▸ **Selected extract**

Still a controversy
I am glad that Paul Deacon agrees with me that electric cars do not necessarily decrease carbon dioxide emissions (Letter, Oct. 3, page 8). In fact, they increase the emissions if electricity is generated from coal.
The belief in global warming should be respected even though Google has cited 1,370,000 references for “global warming controversy 2010” and 545,000 references for “carbon dioxide global warming myth.” Many of these controversies are scientific, while some political in nature, and exist in many countries.
There are also 101,000 references for “hockey stick graph controversy.” A sharp temperature rise is shown for the last century in a graph of the estimated temperatures over a period of 1,000 years — like a hockey stick. A reference mentions “The Hockey Stick graph — the foundation of global warming theory — has shown to be scientifically invalid, perhaps even a fraud.”
Fox News recently reported that a sharp temperature peak before the increase in atmospheric carbon dioxide was shaved off from the hockey stick.

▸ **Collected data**

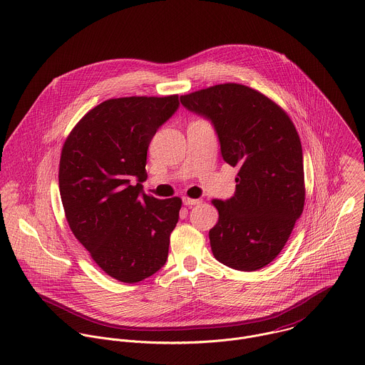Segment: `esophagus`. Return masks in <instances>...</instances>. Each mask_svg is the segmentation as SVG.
Masks as SVG:
<instances>
[{"label": "esophagus", "mask_w": 365, "mask_h": 365, "mask_svg": "<svg viewBox=\"0 0 365 365\" xmlns=\"http://www.w3.org/2000/svg\"><path fill=\"white\" fill-rule=\"evenodd\" d=\"M182 202H184V205H187V207H192V205H198V204L201 202V200H192V198L184 197V198H182Z\"/></svg>", "instance_id": "34e87169"}]
</instances>
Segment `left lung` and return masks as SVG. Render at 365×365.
Returning a JSON list of instances; mask_svg holds the SVG:
<instances>
[{
	"label": "left lung",
	"mask_w": 365,
	"mask_h": 365,
	"mask_svg": "<svg viewBox=\"0 0 365 365\" xmlns=\"http://www.w3.org/2000/svg\"><path fill=\"white\" fill-rule=\"evenodd\" d=\"M181 105L211 120L222 158L240 167L237 190L214 200L220 218L210 231L214 256L245 272L269 264L287 242L304 207L303 151L287 113L240 83L184 95Z\"/></svg>",
	"instance_id": "obj_1"
}]
</instances>
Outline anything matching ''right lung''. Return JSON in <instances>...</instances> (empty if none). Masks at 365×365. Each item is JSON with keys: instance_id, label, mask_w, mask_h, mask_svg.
<instances>
[{"instance_id": "obj_1", "label": "right lung", "mask_w": 365, "mask_h": 365, "mask_svg": "<svg viewBox=\"0 0 365 365\" xmlns=\"http://www.w3.org/2000/svg\"><path fill=\"white\" fill-rule=\"evenodd\" d=\"M178 106L177 95L109 99L81 119L62 147L59 191L71 231L123 283L150 277L168 256L182 201L147 195L141 182L150 141Z\"/></svg>"}]
</instances>
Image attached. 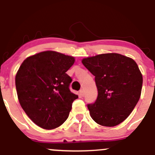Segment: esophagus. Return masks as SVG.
Wrapping results in <instances>:
<instances>
[{
	"label": "esophagus",
	"instance_id": "esophagus-1",
	"mask_svg": "<svg viewBox=\"0 0 155 155\" xmlns=\"http://www.w3.org/2000/svg\"><path fill=\"white\" fill-rule=\"evenodd\" d=\"M79 94H80L81 96H82V97H83L84 96V91L82 89H81L80 91H79Z\"/></svg>",
	"mask_w": 155,
	"mask_h": 155
}]
</instances>
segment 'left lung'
<instances>
[{
	"label": "left lung",
	"instance_id": "1",
	"mask_svg": "<svg viewBox=\"0 0 155 155\" xmlns=\"http://www.w3.org/2000/svg\"><path fill=\"white\" fill-rule=\"evenodd\" d=\"M82 64L95 76L97 97L88 104L91 117L104 127H115L128 117L142 92V75L132 58L117 53L84 58Z\"/></svg>",
	"mask_w": 155,
	"mask_h": 155
}]
</instances>
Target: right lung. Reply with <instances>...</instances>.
Returning a JSON list of instances; mask_svg holds the SVG:
<instances>
[{
  "instance_id": "right-lung-1",
  "label": "right lung",
  "mask_w": 155,
  "mask_h": 155,
  "mask_svg": "<svg viewBox=\"0 0 155 155\" xmlns=\"http://www.w3.org/2000/svg\"><path fill=\"white\" fill-rule=\"evenodd\" d=\"M75 58L53 51L27 58L16 73L15 82L21 107L33 123L45 130L62 125L78 95L70 91L66 72Z\"/></svg>"
}]
</instances>
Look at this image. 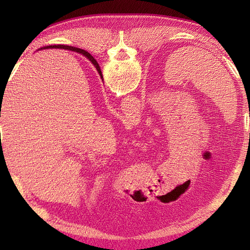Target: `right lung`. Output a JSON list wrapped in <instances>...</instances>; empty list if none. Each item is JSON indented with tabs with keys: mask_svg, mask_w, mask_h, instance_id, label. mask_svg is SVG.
I'll return each mask as SVG.
<instances>
[{
	"mask_svg": "<svg viewBox=\"0 0 250 250\" xmlns=\"http://www.w3.org/2000/svg\"><path fill=\"white\" fill-rule=\"evenodd\" d=\"M50 47H52V48H62V49H67V50H72V51H76V52H79V54H83V56H86L88 59L91 61L93 64H94V66H95V68H97L98 70V72H99V74L101 75V77H103L102 76V72H101V68H100V66H99V64H98V62H97V60H94V58L89 54V52H87L86 50H83V49H81V48H76V47H72V46H64V45H57V46H46V47H43V48H50ZM43 48H41V49H43Z\"/></svg>",
	"mask_w": 250,
	"mask_h": 250,
	"instance_id": "add662e5",
	"label": "right lung"
}]
</instances>
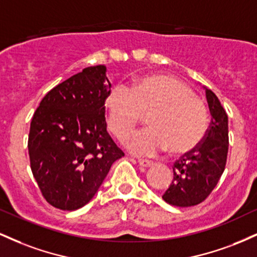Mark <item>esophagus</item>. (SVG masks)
<instances>
[{"label": "esophagus", "mask_w": 257, "mask_h": 257, "mask_svg": "<svg viewBox=\"0 0 257 257\" xmlns=\"http://www.w3.org/2000/svg\"><path fill=\"white\" fill-rule=\"evenodd\" d=\"M138 163L140 164L141 167L149 168V167L152 166L153 162H152V161H149V159H143V158H140V159H138Z\"/></svg>", "instance_id": "1"}]
</instances>
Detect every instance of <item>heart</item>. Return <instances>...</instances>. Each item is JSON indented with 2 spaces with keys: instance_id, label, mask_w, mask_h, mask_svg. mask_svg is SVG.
<instances>
[{
  "instance_id": "1",
  "label": "heart",
  "mask_w": 257,
  "mask_h": 257,
  "mask_svg": "<svg viewBox=\"0 0 257 257\" xmlns=\"http://www.w3.org/2000/svg\"><path fill=\"white\" fill-rule=\"evenodd\" d=\"M107 126L123 141L147 116L149 128L135 133L125 146L137 155L151 156L167 147L174 155L191 152L208 131V111L194 91L174 76L151 75L135 79L131 88L116 84L105 100Z\"/></svg>"
}]
</instances>
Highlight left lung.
I'll use <instances>...</instances> for the list:
<instances>
[{"label": "left lung", "mask_w": 257, "mask_h": 257, "mask_svg": "<svg viewBox=\"0 0 257 257\" xmlns=\"http://www.w3.org/2000/svg\"><path fill=\"white\" fill-rule=\"evenodd\" d=\"M211 122L202 143L174 163V179L162 198L175 206L202 203L217 185L228 153V117L217 96L205 88Z\"/></svg>", "instance_id": "8db88e82"}]
</instances>
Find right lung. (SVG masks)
I'll return each instance as SVG.
<instances>
[{
    "instance_id": "right-lung-1",
    "label": "right lung",
    "mask_w": 257,
    "mask_h": 257,
    "mask_svg": "<svg viewBox=\"0 0 257 257\" xmlns=\"http://www.w3.org/2000/svg\"><path fill=\"white\" fill-rule=\"evenodd\" d=\"M110 88L106 66L85 67L49 90L35 111L30 166L42 196L55 208L76 210L90 202L124 156L106 131Z\"/></svg>"
}]
</instances>
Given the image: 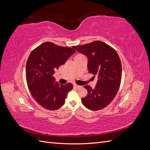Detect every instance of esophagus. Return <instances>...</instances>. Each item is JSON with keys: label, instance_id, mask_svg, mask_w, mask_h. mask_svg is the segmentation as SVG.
<instances>
[{"label": "esophagus", "instance_id": "34e87169", "mask_svg": "<svg viewBox=\"0 0 150 150\" xmlns=\"http://www.w3.org/2000/svg\"><path fill=\"white\" fill-rule=\"evenodd\" d=\"M74 88H76V89H79V88H82V86H78V85H77L76 84H74Z\"/></svg>", "mask_w": 150, "mask_h": 150}]
</instances>
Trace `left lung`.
<instances>
[{
  "mask_svg": "<svg viewBox=\"0 0 150 150\" xmlns=\"http://www.w3.org/2000/svg\"><path fill=\"white\" fill-rule=\"evenodd\" d=\"M72 47L87 57L89 72L98 76L94 89L88 85L84 86L88 95L81 101L89 110H101L113 100L120 88L122 67L118 54L100 40Z\"/></svg>",
  "mask_w": 150,
  "mask_h": 150,
  "instance_id": "left-lung-1",
  "label": "left lung"
}]
</instances>
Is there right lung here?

▸ **Problem statement**
From the letter on the global warming controversy, reproduce the passage that starts at "The belief in" and ends after "in many countries.".

▸ **Answer in full**
The belief in global warming should be respected even though Google has cited 1,370,000 references for “global warming controversy 2010” and 545,000 references for “carbon dioxide global warming myth.” Many of these controversies are scientific, while some political in nature, and exist in many countries.